▸ Listed entries

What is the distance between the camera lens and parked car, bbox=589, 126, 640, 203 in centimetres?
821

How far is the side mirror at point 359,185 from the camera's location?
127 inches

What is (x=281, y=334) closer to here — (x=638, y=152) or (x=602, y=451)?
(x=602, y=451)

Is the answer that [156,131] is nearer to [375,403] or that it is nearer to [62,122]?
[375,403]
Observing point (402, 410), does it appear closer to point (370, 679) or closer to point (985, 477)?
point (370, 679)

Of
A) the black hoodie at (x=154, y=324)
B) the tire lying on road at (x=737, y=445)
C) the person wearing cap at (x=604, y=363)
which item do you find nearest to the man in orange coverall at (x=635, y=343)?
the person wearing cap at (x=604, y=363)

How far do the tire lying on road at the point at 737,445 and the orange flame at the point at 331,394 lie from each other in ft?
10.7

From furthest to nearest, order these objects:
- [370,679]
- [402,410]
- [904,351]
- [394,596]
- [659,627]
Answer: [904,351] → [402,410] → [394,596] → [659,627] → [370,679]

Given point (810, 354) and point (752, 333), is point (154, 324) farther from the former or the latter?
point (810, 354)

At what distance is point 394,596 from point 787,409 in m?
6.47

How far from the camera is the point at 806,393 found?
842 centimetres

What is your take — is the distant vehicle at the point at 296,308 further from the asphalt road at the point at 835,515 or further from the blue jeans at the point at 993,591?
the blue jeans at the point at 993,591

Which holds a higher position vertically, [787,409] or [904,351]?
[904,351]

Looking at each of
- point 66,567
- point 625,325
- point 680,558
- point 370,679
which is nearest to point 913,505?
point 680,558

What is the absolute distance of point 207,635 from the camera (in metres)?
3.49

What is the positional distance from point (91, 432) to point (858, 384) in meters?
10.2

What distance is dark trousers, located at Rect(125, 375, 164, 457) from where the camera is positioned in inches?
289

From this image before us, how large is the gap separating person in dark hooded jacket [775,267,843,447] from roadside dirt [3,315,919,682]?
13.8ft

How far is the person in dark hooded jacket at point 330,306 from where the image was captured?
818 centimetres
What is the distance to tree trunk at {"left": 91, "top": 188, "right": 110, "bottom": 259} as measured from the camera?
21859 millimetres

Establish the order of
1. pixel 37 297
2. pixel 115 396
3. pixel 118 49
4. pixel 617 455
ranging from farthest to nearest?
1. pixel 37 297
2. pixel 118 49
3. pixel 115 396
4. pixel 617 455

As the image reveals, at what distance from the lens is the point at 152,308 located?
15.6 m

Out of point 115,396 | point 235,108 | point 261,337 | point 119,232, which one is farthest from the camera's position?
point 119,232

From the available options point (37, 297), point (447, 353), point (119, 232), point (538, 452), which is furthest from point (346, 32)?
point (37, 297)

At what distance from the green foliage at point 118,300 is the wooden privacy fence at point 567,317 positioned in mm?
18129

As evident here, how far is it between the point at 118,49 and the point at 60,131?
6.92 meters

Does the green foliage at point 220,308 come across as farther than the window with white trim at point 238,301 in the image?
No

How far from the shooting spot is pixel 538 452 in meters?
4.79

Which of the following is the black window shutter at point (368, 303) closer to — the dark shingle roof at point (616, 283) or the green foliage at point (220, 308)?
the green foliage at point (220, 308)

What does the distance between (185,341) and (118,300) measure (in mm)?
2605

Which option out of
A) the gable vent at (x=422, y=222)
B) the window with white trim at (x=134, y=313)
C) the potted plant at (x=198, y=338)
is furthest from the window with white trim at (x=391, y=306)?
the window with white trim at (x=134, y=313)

▸ Written task
The full set of records should be duplicated exactly.

▸ Output
What is the distance between the camera lens and parked car, bbox=589, 126, 640, 203 in centimetres?
821

How far is the side mirror at point 359,185 from the camera's location?
127 inches

What is (x=281, y=334) closer to here — (x=638, y=152) or (x=602, y=451)?
(x=602, y=451)

Is the answer that [156,131] is nearer to [375,403] or that it is nearer to [62,122]?
[375,403]
Observing point (402, 410), does it appear closer to point (370, 679) or closer to point (985, 477)?
point (370, 679)

Of
A) the black hoodie at (x=154, y=324)
B) the tire lying on road at (x=737, y=445)
C) the person wearing cap at (x=604, y=363)
which item do you find nearest to the man in orange coverall at (x=635, y=343)?
the person wearing cap at (x=604, y=363)

How far do the tire lying on road at the point at 737,445 and the orange flame at the point at 331,394 lie from each other in ft?
10.7

From furthest to nearest, order these objects:
- [370,679]
- [402,410]
- [904,351]
- [394,596]
- [659,627]
Answer: [904,351] → [402,410] → [394,596] → [659,627] → [370,679]

Given point (810, 354) and point (752, 333), is point (154, 324) farther from the former or the latter?
point (810, 354)

At what distance is point 394,596 from point 787,409 in m?
6.47

How far from the camera is the point at 806,393 found?
842 centimetres

What is your take — is the distant vehicle at the point at 296,308 further from the asphalt road at the point at 835,515 or further from the blue jeans at the point at 993,591?
the blue jeans at the point at 993,591

Which holds a higher position vertically, [787,409] or [904,351]?
[904,351]

Looking at each of
- point 66,567
- point 625,325
- point 680,558
- point 370,679
which is nearest to point 913,505?
point 680,558

What is the absolute distance of point 207,635 from the camera (in metres)?
3.49

What is the positional distance from point (91, 432) to point (858, 384) in meters?
10.2

What distance is dark trousers, located at Rect(125, 375, 164, 457) from where the camera is positioned in inches?
289

From this image before us, how large is the gap separating person in dark hooded jacket [775,267,843,447] from roadside dirt [3,315,919,682]?
13.8ft

How far is the person in dark hooded jacket at point 330,306 from where the image was captured?
818 centimetres
What is the distance to tree trunk at {"left": 91, "top": 188, "right": 110, "bottom": 259} as measured from the camera?
21859 millimetres

Establish the order of
1. pixel 37 297
2. pixel 115 396
3. pixel 118 49
4. pixel 617 455
ranging from farthest to nearest?
1. pixel 37 297
2. pixel 118 49
3. pixel 115 396
4. pixel 617 455

As the image reveals, at what distance from the lens is the point at 152,308 located?
15.6 m

Out of point 115,396 | point 235,108 | point 261,337 | point 119,232, which one is farthest from the camera's position?
point 119,232

From the available options point (37, 297), point (447, 353), point (119, 232), point (538, 452), which is furthest from point (346, 32)?
point (37, 297)

At what distance from the green foliage at point 118,300 is the wooden privacy fence at point 567,317 positioned in mm?
18129

As evident here, how far is it between the point at 118,49 and the point at 60,131?
6.92 meters

Does the green foliage at point 220,308 come across as farther than the window with white trim at point 238,301 in the image?
No

How far from the shooting spot is pixel 538 452 in meters?
4.79

Which of the following is the black window shutter at point (368, 303) closer to — the dark shingle roof at point (616, 283) or the green foliage at point (220, 308)?
the green foliage at point (220, 308)

What does the distance between (185,341) and (118,300) measure (in mm)?
2605

Which option out of
A) the gable vent at (x=422, y=222)
B) the window with white trim at (x=134, y=313)
C) the potted plant at (x=198, y=338)
is furthest from the window with white trim at (x=391, y=306)?
the window with white trim at (x=134, y=313)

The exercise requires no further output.